Of all my special interests, one for which I have a particular love is the ‘values’ videos of military-industrial corporations. These are enlightening and somehow hilarious; perhaps funnier if they are producing electronic counter-measures rather than missiles. But these are very revealing of the values which rule today, and are well worth examining in this light.
Values, broadly considered, are reifications of the identifiable moral aspects in a corporate constitution. These are not causal entities but at best reflect actual tendencies. The same rule applies here as Maistre notes of political constitutions:
No constitution results from deliberation; the rights of the people are never written, or never except as simple declarations of pre-existing rights not written, of which nothing more can be said, than that they exist because they exist.
Thus values may exist as actual tendencies or as representations, as in boilerplate web pages; and in the latter these effectively amount to no more than marketing. Whether the value is coherent with the activity of the company or not is here irrelevant except for indirectly. What matters is whether the customer acts as if these are their values when making some decision. The actual values may thus be indirectly effective to the extent that they filter through to the opinion of those that have dealt with the company or heard of others dealings with them. If the general opinion plainly contradicts the values on a website then these representations amount to naught.
Of course, here we might ask—what sort of values are these? Surely Raytheon does not pride itself on its mercy, for instance. Indeed, the relevant values are precisely those which Weber notes of Benjamin Franklin:
Honesty is useful, because it assures credit; so are punctuality, industry, frugality, and that is the reason they are virtues. A logical deduction from this would be that where, for instance, the appearance of honesty serves the same purpose, that would suffice, and an unnecessary surplus of this virtue would evidently appear to Franklin’s eyes as unproductive waste.
By which I mean, as we have already gestured at, the relevant values are, in fact, a single value: utility. This is, moreover, not merely utility in terms of, say, the efficacy of a device or weapons system; it is rather utility in terms of the customer and, hence, demand. Supply necessarily orientates itself to demand, and this means it will position its values so as to create the image—if not actuality—of values corresponding to the customer desires.
Now here, assuming the customer is always right, the utility is plainly considered in financial terms. Of course, this may entail moral aspects insofar as these are legally-enforced; yet so long as the demand is legal, and often perhaps even where it is not, provided it is sufficiently valuable or the likely legal costs are low, then the consideration of ‘values’ is limited to that which serves the customer. This means more or less that the values are internal to the company, that they concern the way a company interacts internally; to the extent that values considered externally are relevant, these will be so primary in terms of their interactions with the customer.

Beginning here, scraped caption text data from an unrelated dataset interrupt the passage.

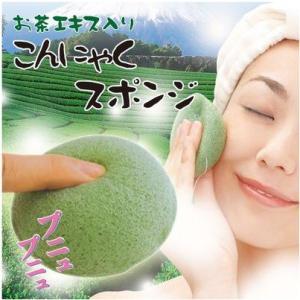 洗顔スポンジ(こんにゃくスポンジ)!お茶で洗顔こんにゃくスポンジ|houshin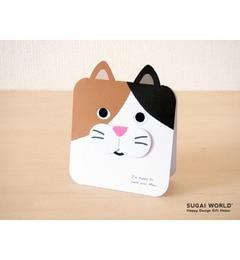 【スガイワールド/SUGAI WORLD】 猫ひげ付箋 [3000円(税込)以上で送料無料]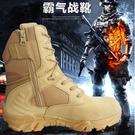 戰術靴 軍靴男特種兵 高低幫春秋款 陸戰沙漠靴 超輕戰術靴戶外登山鞋  降價兩天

A company which exists only to sell missiles, for instance, is hardly likely to have any qualms about the violence inflicted by missiles; at best they may be reluctant to sell to certain customers, or even be prohibited by sanctions. The corporation exists within the product they sell, and thus their values are usually limited to this as a sole concern. Of course, as in the MBDA Missile Systems video below, this may lead to an apparent absurdity; yet if we consider these are internal corporate values, then it is less so—albeit still very strange.
Still we may ask whether one selling missile systems, for instance, is more or less culpable than one who merely selling the communications equipment involved in this process; it seems natural to think that they would be more culpable, as they are directly involved and do this alone, whereas the communications products may serve a variety of end users. Companies which produce all manner of products are entangled variously in the totality of our civilisation, and it is impossible to separate these to provide for any clear moral analysis:
Who is responsible? No one. There is never anyone responsible. Anywhere. In the whole of our technological society the work is so fragmented and broken up into small pieces that no one is responsible. But no one is free either. Everyone has his own, specific task. And that's all he has to do.
Yet we may see the basic point here simply by noting that it is not immorality but amorality with which we are here concerned; it is that somehow there is a whole system of ‘values’ which seems to be at best indirectly related to morality properly considered. We may consider value, in other words, as a mode of social ordering; and this is essentially a matter of order and only accidentally related to morality. Moral values tend to be entailed in this calculus only to the extent that they are realised as credit and debt—for instance, where they are realised in an enforcible, and enforced, regulation which imposes some cost.
We can see this clearly in the workings of the invisible hand, which operates as an emergent principle of social ordering by way of the more or less rational activity of individual economic entities. Take Milton Friedman’s famous example of the dollar-store pencil, for instance:
Look at this lead pencil. There’s not a single person in the world who could make this pencil. Remarkable statement? Not at all. The wood from which it is made, for all I know, comes from a tree that was cut down in the state of Washington. To cut down that tree, it took a saw. To make the saw, it took steel. To make steel, it took iron ore. This black center—we call it lead but it’s really graphite, compressed graphite—I’m not sure where it comes from, but I think it comes from some mines in South America. This red top up here, this eraser, a bit of rubber, probably comes from Malaya, where the rubber tree isn’t even native! It was imported from South America by some businessmen with the help of the British government. This brass ferrule? [Self-effacing laughter.] I haven’t the slightest idea where it came from. Or the yellow paint! Or the paint that made the black lines. Or the glue that holds it together. Literally thousands of people co-operated to make this pencil.